Initial vesicle positions were determined from the first cross-section taken in an experimental kinetics trial with the aid of MetaMorph. First, an intensity threshold was applied to filter out background signal. Then, discrete collections of pixels above the threshold were identified as vesicles and checked visually. Lastly, coordinates of these objects were converted and exported for use in the simulation.

Diffusional motion [with the experimentally observed diffusion coefficient 〈D_ves〉 ≈ 0.2 μm²/s (26)] is implemented by self-avoiding random motion of the vesicles on the lattice. Once per time step (corresponding to a real time interval Δt = 50 ms), vesicles moved one lattice site either up, down, left, or right provided that the new site was unoccupied. If it was occupied, the corresponding vesicles were considered to have collided. These events were given a probability of docking, P_dock, upon which the vesicles involved were removed from the simulation. Otherwise, the vesicles continued to diffuse with the next time step.

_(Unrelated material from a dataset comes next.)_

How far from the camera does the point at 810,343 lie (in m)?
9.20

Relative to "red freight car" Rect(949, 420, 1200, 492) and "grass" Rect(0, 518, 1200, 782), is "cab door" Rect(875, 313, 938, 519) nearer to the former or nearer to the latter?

(ii) Off-lattice diffusion of vesicles.

Here, n = 10 (nonlabeled) vesicles of radius R tethered to a supported bilayer performed random motion in a box of size L_x × L_y (with L_x/R = L_y/R = 10) with reflecting walls. Vesicles were assumed to carry DNA tethers of length l_DNA. Once per time step, vesicles moved a distance Δl/R = 0.01 in a random direction provided no collision occurred during motion. The center-to-center distances, d, between all vesicle pairs were measured. If two vesicles were close enough so that their DNA tethers could overlap (i.e., d < d₀), the overlap time was measured (i.e., the number of time steps for which d < d₀). The average overlap time was measured by averaging over 10⁷ MC steps for different values of d₀. For vesicles with R = 50 nm and diffusion coefficient 〈D_ves〉 = 0.2 μm²/s, one MC step corresponds to 10 ns.

(iii) Off-lattice diffusion of DNA tethers.

Diffusion of DNA tethers on spherical vesicles was simulated. Two vesicles of radius R were kept at fixed distance d (with d < d₀). Tethers were modeled as cylinders of radius r_DNA and length l_DNA to represent the volume in which the tethers on two vesicles can interact. Diffusion was implemented as movement in a random direction with one step (of size 0.01 R) occurring per time step. For simplicity, self-avoidance of the tethers was not taken into account. During the simulation the overlap volume between all cylinders was calculated as a function of time.